Image: Durham University

7 thoughts on “Durham alumni withhold donations after Trevelyan Principal intimidating behaviour allegations

  • Horrible to see, especially after the trouble with the Welfare Officer!

  • Sadly it’s not just Trevelyan College where senior college staff bully their colleagues. As a victim myself in another college, I attempted suicide, had a complete mental breakdown, but HR and Occ Health did nothing and threatened me with dismissal if I took it further. I was told I had to remain silent or I’d be dismissed. That senior college staff member is still in post and I’m suffering PTSD because of the ordeal.

  • Sadly this doesn’t just happen at Trevelyan College, but also at others. As a victim myself, I endured three years of harrasement and bullying behaviours by a Vice Principal at another college. The treatment I received from the college, HR and Occ Health was disgusting. Upon submitting a grievance, I was threatened with dismissal if I continued with my complaint. I was also told that by submitting a grievance, I would recieve a harassment warning for requesting an investigation into the turmoil I suffered. I suffered three years of hell, attempted suicide, became severely depressed, and all the uni did was continuously threaten me with dismissal if I pursued my grievance, despite having 3 years worth of written evidence (email trials etc).

    That Vice Principal is still in their position …

  • As a Trevs alumna I am horrified by this. Under no circumstances could I donate to Trevs as long as this situation goes unresolved.
    I am also disgusted that the college, founded specifically to further women’s education, has not had a female Principal since Deborah Lavin, who left around the time the College became mixed.

  • What is it about badly running a glorified youth hostel that makes these academics think they are so much better than other people?

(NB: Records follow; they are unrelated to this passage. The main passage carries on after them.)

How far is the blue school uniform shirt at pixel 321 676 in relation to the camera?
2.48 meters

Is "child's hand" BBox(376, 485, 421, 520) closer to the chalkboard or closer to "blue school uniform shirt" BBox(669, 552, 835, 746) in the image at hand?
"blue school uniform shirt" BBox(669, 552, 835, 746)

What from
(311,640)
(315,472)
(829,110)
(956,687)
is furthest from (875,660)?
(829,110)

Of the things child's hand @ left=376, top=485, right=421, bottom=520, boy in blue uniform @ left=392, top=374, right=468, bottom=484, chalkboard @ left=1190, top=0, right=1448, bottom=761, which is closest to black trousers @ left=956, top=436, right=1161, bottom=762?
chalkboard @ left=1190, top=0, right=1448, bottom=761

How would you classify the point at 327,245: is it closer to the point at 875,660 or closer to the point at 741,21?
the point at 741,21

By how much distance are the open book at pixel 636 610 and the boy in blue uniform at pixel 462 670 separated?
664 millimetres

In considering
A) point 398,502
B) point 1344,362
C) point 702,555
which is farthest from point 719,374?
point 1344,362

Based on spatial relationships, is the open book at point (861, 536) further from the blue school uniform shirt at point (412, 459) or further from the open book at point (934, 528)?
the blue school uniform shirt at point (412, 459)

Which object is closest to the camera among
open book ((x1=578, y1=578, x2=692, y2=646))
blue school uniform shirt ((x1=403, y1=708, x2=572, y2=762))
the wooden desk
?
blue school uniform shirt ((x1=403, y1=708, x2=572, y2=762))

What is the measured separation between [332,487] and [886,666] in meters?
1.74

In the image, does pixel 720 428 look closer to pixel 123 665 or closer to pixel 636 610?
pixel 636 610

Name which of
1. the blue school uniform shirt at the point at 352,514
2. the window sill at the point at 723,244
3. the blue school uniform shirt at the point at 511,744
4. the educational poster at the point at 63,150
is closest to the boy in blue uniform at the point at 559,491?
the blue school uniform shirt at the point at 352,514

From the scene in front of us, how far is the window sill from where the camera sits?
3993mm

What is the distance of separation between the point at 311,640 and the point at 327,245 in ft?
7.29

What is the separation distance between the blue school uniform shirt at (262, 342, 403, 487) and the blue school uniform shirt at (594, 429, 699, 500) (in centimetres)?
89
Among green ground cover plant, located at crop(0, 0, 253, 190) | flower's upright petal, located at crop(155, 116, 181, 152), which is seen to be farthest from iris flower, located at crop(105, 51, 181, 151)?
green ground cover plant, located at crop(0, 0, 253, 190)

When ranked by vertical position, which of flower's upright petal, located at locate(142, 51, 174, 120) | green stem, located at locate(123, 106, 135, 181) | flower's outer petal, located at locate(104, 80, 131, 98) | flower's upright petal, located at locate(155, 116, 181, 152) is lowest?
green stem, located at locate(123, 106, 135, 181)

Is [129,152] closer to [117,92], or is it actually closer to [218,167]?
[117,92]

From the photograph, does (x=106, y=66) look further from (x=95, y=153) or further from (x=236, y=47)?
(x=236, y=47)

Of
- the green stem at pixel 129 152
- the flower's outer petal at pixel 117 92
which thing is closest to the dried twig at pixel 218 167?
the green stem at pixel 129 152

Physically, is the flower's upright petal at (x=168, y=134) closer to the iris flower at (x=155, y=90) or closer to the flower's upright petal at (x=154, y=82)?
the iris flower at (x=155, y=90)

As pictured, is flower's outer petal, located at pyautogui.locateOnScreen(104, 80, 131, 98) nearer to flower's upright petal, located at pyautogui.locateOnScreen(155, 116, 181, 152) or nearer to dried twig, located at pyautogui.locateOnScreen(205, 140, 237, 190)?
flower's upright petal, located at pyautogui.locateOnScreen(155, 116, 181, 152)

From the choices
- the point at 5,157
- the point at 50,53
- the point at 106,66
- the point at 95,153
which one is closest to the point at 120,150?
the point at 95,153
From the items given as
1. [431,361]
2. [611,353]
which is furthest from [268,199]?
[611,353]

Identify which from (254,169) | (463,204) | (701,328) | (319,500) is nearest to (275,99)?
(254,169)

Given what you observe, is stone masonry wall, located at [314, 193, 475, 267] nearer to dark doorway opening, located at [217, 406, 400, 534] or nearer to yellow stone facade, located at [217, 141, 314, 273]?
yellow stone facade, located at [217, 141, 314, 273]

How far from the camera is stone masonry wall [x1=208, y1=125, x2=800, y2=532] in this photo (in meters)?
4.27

  • The chickens have come home to roost for Durham. I was a PhD in the business school and suffered continuous bullying issues. This university is a disgrace

  • I’m an alumnus (back in the 00s!) and some research for a PhD recently took me back to Durham. What I discovered was very unsettling. I contacted the now retired VC who didn’t even reply. I think what I would tease out of the above comments, as way of explanation from someone who has been both in Durham and away from it, is that serious complaints are not being dealt with because of the quite high degree of nepotism in the University. My complaint related to a member of staff who I subsequently discovered had been employed on the basis of being the friend of the head of that department (a department that had also promoted that person’s spouse); not surprisingly the complaint which was valid and concerning (and had involved the VC) went nowhere. Chains of relationships in Durham are preventing complaints from being dealt with in a timely manner (2 years is far too long; Durham likes to retire staff with complaints open against them; the University is good at quoting its policies but staff demonstrably do not follow them); I sympathise with HR etc who have to consider tribunals but a bulk of the blame for some of the ill-matched staff who have been employed at Durham lies with HR; were they coerced or was it just an easy ride? Perhaps it’s time they said. There is much truly suspicious and unsettling behaviour at Durham and having called it out with evidence and received no (direct) response I’m forced to conclude this is because the university is a corrupt one. I don’t say that lightly, I do say it with some authority based on my experience; the dishonesty I encountered was really quite extraordinary and because of self-interest among a chain of staff members connected by friendship or relationship or marriage etc, apparently impossible to correct. My experience was but a snapshot of wider conditions. I’m now working with a journalist to put this into print which is what I suggest others who have been so affected (as clearly they have been) do as well.